Dans le livre des Actes des Apôtres (4, 11), Pierre compare le Christ à la pierre méprisée par les bâtisseurs, mais devenue pierre d’angle. Si saint Robert a fondé et bâti l’abbaye de la Chaise-Dieu, c’est parce que sa vie était fondée et bâtie sur la pierre d’angle que constitue le Christ. La pierre d’angle est au centre de l’édifice, et si on la retire, tout s’écroule. Les grands fondateurs d’abbayes n’ont pas d’abord construit pour eux-mêmes ou leurs frères : les édifices de pierre qu’ils ont bâtis expriment leur foi en la pierre d’angle et de fondation qu’est le Christ. Regardons l’abbatiale : elle témoigne de la foi de ceux qui l’ont construite. Elle est signe de l’édifice spirituel qu’est l’Eglise.
Si saint Robert a fondé sa vie sur le Christ, il est aussi l’homme qui cherche à témoigner à tous de l’amour du Christ. Dans l’évangile de ce jour, une des grandes figures bibliques pour traduire cet amour du Christ est celle du bon pasteur. Jésus est concret : « Moi, je suis le bon pasteur, le vrai berger, qui donne sa vie pour ses brebis » (Jn 10,11). Cette image du bon pasteur explique la manière dont Jésus prend soin de chacune de ses brebis jusqu’à donner sa vie pour elles. Saint Robert a témoigné de cet amour du Christ, à la fois en fondant l’abbaye avec de nombreux prieurés, mais aussi comme abbé, en cherchant à devenir pasteur à la suite de l’unique Bon Pasteur.
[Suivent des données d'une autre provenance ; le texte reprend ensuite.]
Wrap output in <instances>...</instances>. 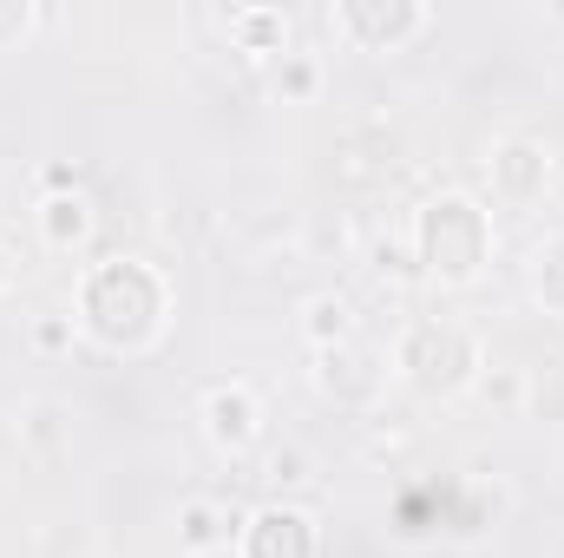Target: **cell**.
Here are the masks:
<instances>
[{"mask_svg": "<svg viewBox=\"0 0 564 558\" xmlns=\"http://www.w3.org/2000/svg\"><path fill=\"white\" fill-rule=\"evenodd\" d=\"M421 250L440 277H473L479 270V250H486V224L466 197H440L426 204V224H421Z\"/></svg>", "mask_w": 564, "mask_h": 558, "instance_id": "cell-1", "label": "cell"}, {"mask_svg": "<svg viewBox=\"0 0 564 558\" xmlns=\"http://www.w3.org/2000/svg\"><path fill=\"white\" fill-rule=\"evenodd\" d=\"M328 20H335L341 33L368 40V46H401L408 33L426 26V7H368V0H348V7H335Z\"/></svg>", "mask_w": 564, "mask_h": 558, "instance_id": "cell-2", "label": "cell"}, {"mask_svg": "<svg viewBox=\"0 0 564 558\" xmlns=\"http://www.w3.org/2000/svg\"><path fill=\"white\" fill-rule=\"evenodd\" d=\"M204 415H210V440H224V447H250L257 440V401H250V388H217L204 401Z\"/></svg>", "mask_w": 564, "mask_h": 558, "instance_id": "cell-3", "label": "cell"}, {"mask_svg": "<svg viewBox=\"0 0 564 558\" xmlns=\"http://www.w3.org/2000/svg\"><path fill=\"white\" fill-rule=\"evenodd\" d=\"M257 546H270V558H308L315 552V539H308V519L302 513H263L257 519V533H250V552Z\"/></svg>", "mask_w": 564, "mask_h": 558, "instance_id": "cell-4", "label": "cell"}, {"mask_svg": "<svg viewBox=\"0 0 564 558\" xmlns=\"http://www.w3.org/2000/svg\"><path fill=\"white\" fill-rule=\"evenodd\" d=\"M492 171H499V184H506V191H532V184L545 178V158H539V144L512 139L499 158H492Z\"/></svg>", "mask_w": 564, "mask_h": 558, "instance_id": "cell-5", "label": "cell"}, {"mask_svg": "<svg viewBox=\"0 0 564 558\" xmlns=\"http://www.w3.org/2000/svg\"><path fill=\"white\" fill-rule=\"evenodd\" d=\"M40 224H46L53 244H79V237H86V197H53Z\"/></svg>", "mask_w": 564, "mask_h": 558, "instance_id": "cell-6", "label": "cell"}, {"mask_svg": "<svg viewBox=\"0 0 564 558\" xmlns=\"http://www.w3.org/2000/svg\"><path fill=\"white\" fill-rule=\"evenodd\" d=\"M230 26L243 33V46H250V53H263L270 40L289 33V20H282V13H230Z\"/></svg>", "mask_w": 564, "mask_h": 558, "instance_id": "cell-7", "label": "cell"}, {"mask_svg": "<svg viewBox=\"0 0 564 558\" xmlns=\"http://www.w3.org/2000/svg\"><path fill=\"white\" fill-rule=\"evenodd\" d=\"M217 539H230V533H217V513H210V506H191V513H184V546H191V552H210Z\"/></svg>", "mask_w": 564, "mask_h": 558, "instance_id": "cell-8", "label": "cell"}, {"mask_svg": "<svg viewBox=\"0 0 564 558\" xmlns=\"http://www.w3.org/2000/svg\"><path fill=\"white\" fill-rule=\"evenodd\" d=\"M341 329H348V309H341V302H328V296H322V302H308V335H322V342H328V335H341Z\"/></svg>", "mask_w": 564, "mask_h": 558, "instance_id": "cell-9", "label": "cell"}, {"mask_svg": "<svg viewBox=\"0 0 564 558\" xmlns=\"http://www.w3.org/2000/svg\"><path fill=\"white\" fill-rule=\"evenodd\" d=\"M26 26H33V7H0V46H7V40H20Z\"/></svg>", "mask_w": 564, "mask_h": 558, "instance_id": "cell-10", "label": "cell"}, {"mask_svg": "<svg viewBox=\"0 0 564 558\" xmlns=\"http://www.w3.org/2000/svg\"><path fill=\"white\" fill-rule=\"evenodd\" d=\"M282 86H289V93H308V86H315V66H308V60H289Z\"/></svg>", "mask_w": 564, "mask_h": 558, "instance_id": "cell-11", "label": "cell"}, {"mask_svg": "<svg viewBox=\"0 0 564 558\" xmlns=\"http://www.w3.org/2000/svg\"><path fill=\"white\" fill-rule=\"evenodd\" d=\"M66 342V322H40V348H59Z\"/></svg>", "mask_w": 564, "mask_h": 558, "instance_id": "cell-12", "label": "cell"}, {"mask_svg": "<svg viewBox=\"0 0 564 558\" xmlns=\"http://www.w3.org/2000/svg\"><path fill=\"white\" fill-rule=\"evenodd\" d=\"M0 282H7V257H0Z\"/></svg>", "mask_w": 564, "mask_h": 558, "instance_id": "cell-13", "label": "cell"}]
</instances>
Ce n’est pas la solidité des murs qui constitue l’Eglise, mais la foi des baptisés dans le seul berger, le Christ. Toute la responsabilité d’un fondateur – d’un abbé -, consiste à conduire ses frères à la suite de l’unique Pasteur.
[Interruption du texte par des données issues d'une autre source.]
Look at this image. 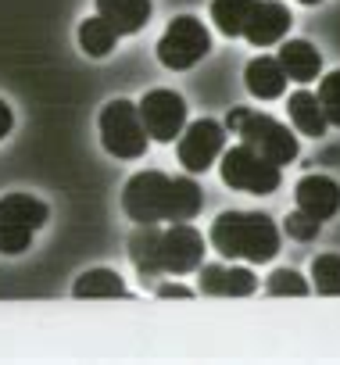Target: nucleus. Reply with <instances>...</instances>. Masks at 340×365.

Enfin, les mots de saint Jean, dans la deuxième lecture, résument notre méditation de ce jour : « Bien aimés, voyez quel grand amour nous a donné le Père pour que nous soyons enfants de Dieu, et nous le sommes » (1 Jn 3,1). Nous avons ici la clé pour entrer dans ce haut-lieu spirituel de la Chaise-Dieu, comme en bien d’autres édifices chrétiens. La beauté architecturale, la richesse des coloris des tapisseries, ces mille années d’histoire et surtout de vie de prière sont l’expression d’une foi émerveillée en l’amour de Dieu : « Voyez quel grand amour nous est donné ! » Cet amour de Dieu, révélé en Jésus-Christ, fut la force de ces bâtisseurs de cathédrales et d’abbayes, de ces fondateurs d’ordres religieux, de tous ces croyants qui, comme saint Robert, mille ans après leur mort, demeurent encore des témoins de la foi pour aujourd’hui.
La Chaise-Dieu manifeste cette foi en l’amour de Dieu, au cœur de la vie de saint Robert, et de ses successeurs : une foi que rendent vivante l’ensemble abbatial et les tapisseries pour le visiteur ou le pèlerin épris de beauté et en quête de sens.